▶ _Exercise description_
Would you output all the data exactly as it stands?

▶ _Dataset excerpts_
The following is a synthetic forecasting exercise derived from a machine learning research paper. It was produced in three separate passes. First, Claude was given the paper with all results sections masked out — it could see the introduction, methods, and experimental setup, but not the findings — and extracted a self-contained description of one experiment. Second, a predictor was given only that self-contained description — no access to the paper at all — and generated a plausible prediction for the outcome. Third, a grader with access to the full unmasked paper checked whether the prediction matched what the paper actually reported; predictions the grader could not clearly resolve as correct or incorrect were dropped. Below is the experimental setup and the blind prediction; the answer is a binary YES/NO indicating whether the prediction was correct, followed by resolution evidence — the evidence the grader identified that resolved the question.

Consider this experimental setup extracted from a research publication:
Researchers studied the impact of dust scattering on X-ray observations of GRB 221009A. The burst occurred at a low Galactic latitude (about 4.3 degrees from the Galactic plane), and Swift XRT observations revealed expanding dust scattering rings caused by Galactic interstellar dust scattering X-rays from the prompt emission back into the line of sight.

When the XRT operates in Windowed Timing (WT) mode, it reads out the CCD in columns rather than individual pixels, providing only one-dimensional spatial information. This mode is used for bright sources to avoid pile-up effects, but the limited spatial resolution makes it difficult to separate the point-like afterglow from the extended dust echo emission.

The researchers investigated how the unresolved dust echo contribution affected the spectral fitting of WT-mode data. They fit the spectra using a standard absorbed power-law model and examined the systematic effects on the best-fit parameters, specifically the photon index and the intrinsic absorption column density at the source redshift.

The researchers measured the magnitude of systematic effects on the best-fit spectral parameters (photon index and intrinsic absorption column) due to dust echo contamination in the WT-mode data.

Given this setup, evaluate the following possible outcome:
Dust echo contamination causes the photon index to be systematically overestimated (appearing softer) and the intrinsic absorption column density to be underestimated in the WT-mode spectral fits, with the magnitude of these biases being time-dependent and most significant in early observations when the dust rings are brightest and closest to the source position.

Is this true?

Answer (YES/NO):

▶ _Result of this exercise_
The following is a synthetic forecasting exercise derived from a machine learning research paper. It was produced in three separate passes. First, Claude was given the paper with all results sections masked out — it could see the introduction, methods, and experimental setup, but not the findings — and extracted a self-contained description of one experiment. Second, a predictor was given only that self-contained description — no access to the paper at all — and generated a plausible prediction for the outcome. Third, a grader with access to the full unmasked paper checked whether the prediction matched what the paper actually reported; predictions the grader could not clearly resolve as correct or incorrect were dropped. Below is the experimental setup and the blind prediction; the answer is a binary YES/NO indicating whether the prediction was correct, followed by resolution evidence — the evidence the grader identified that resolved the question.

Consider this experimental setup extracted from a research publication:
Researchers studied the impact of dust scattering on X-ray observations of GRB 221009A. The burst occurred at a low Galactic latitude (about 4.3 degrees from the Galactic plane), and Swift XRT observations revealed expanding dust scattering rings caused by Galactic interstellar dust scattering X-rays from the prompt emission back into the line of sight.

When the XRT operates in Windowed Timing (WT) mode, it reads out the CCD in columns rather than individual pixels, providing only one-dimensional spatial information. This mode is used for bright sources to avoid pile-up effects, but the limited spatial resolution makes it difficult to separate the point-like afterglow from the extended dust echo emission.

The researchers investigated how the unresolved dust echo contribution affected the spectral fitting of WT-mode data. They fit the spectra using a standard absorbed power-law model and examined the systematic effects on the best-fit parameters, specifically the photon index and the intrinsic absorption column density at the source redshift.

The researchers measured the magnitude of systematic effects on the best-fit spectral parameters (photon index and intrinsic absorption column) due to dust echo contamination in the WT-mode data.

Given this setup, evaluate the following possible outcome:
Dust echo contamination causes the photon index to be systematically overestimated (appearing softer) and the intrinsic absorption column density to be underestimated in the WT-mode spectral fits, with the magnitude of these biases being time-dependent and most significant in early observations when the dust rings are brightest and closest to the source position.

Is this true?

Answer (YES/NO):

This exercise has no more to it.